Hello Gilles,

actually there is no flag to get the symbolic expressions,
since we are calculation the matrixes with an generic
directional derivative. Even more we don't differentiate
with respect to parameters.
But you can have a look at that directional derivative
with the debug flag: +d=dumpindxdae
Then you get for example for the VanDerPol model followinig
output:

Variables (2)

========================================

1:  $DER$Py$pDERA$PdummyVarA:STATE_DER()  type: Real 

2:  $DER$Px$pDERA$PdummyVarA:STATE_DER()  type: Real 





Equations (2, 2)

========================================

1/1 (1): $DER$Py$pDERA$PdummyVarA = lambda * (-2.0 * x$pDERA$Px * x * y + (1.0 - x ^ 2.0) * y$pDERA$Py) - x$pDERA$Px

2/2 (1): $DER$Px$pDERA$PdummyVarA = y$pDERA$Py

Where the equation represent directional derivative you can obtain
the columns of the Matrix A, by replacing the vector:
{ y$pDERA$Py, x$pDERA$Px}
by {1,0} and {0,1}.

I hope that helps a bit.
so long.
Willi

Hi Willi,
Thanks for the respond and sorry for the delay.

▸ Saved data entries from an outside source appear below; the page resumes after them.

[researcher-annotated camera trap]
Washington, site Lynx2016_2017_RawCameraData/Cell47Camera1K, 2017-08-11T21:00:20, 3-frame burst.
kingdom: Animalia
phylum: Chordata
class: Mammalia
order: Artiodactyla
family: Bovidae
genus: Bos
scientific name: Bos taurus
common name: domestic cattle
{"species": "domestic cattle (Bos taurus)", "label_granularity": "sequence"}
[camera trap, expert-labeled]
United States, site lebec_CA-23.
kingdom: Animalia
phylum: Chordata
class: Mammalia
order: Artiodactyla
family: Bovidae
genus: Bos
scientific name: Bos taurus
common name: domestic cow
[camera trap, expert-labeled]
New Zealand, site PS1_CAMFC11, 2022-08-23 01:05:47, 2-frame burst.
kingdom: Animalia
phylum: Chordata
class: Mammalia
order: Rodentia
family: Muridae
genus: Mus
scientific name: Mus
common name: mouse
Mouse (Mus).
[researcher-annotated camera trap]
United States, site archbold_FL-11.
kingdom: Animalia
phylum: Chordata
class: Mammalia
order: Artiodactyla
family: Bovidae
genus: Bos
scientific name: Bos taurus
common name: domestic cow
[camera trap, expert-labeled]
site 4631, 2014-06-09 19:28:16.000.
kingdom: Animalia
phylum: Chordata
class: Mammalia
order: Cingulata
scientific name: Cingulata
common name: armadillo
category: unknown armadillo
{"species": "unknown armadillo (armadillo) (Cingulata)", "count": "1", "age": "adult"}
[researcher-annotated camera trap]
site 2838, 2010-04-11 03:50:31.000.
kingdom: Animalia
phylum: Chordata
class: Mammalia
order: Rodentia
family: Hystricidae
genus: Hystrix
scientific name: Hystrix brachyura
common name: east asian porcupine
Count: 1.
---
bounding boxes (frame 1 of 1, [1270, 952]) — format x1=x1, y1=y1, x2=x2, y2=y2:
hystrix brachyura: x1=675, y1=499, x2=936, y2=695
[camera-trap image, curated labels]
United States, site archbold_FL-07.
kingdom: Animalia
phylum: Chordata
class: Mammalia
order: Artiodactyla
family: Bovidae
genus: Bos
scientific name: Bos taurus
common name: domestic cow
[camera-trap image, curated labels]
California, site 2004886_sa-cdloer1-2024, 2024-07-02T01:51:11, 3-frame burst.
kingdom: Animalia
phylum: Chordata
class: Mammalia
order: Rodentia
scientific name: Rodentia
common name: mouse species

Actually I don't want to differentiate with respect to the parameters, I missspoke when I talk about parameters influences.
I want to differentiate with respect to the state variables, as it is done in the "linearize" function, but without the hard-coded parameter's value.
Therefore I want a form like A,B,C,and D= f(C1,C2, G1,G2,G3).

As you said I wil try to investigate the debug flag (dumpindxdae...).
Thanks again.
Regards,
Gilles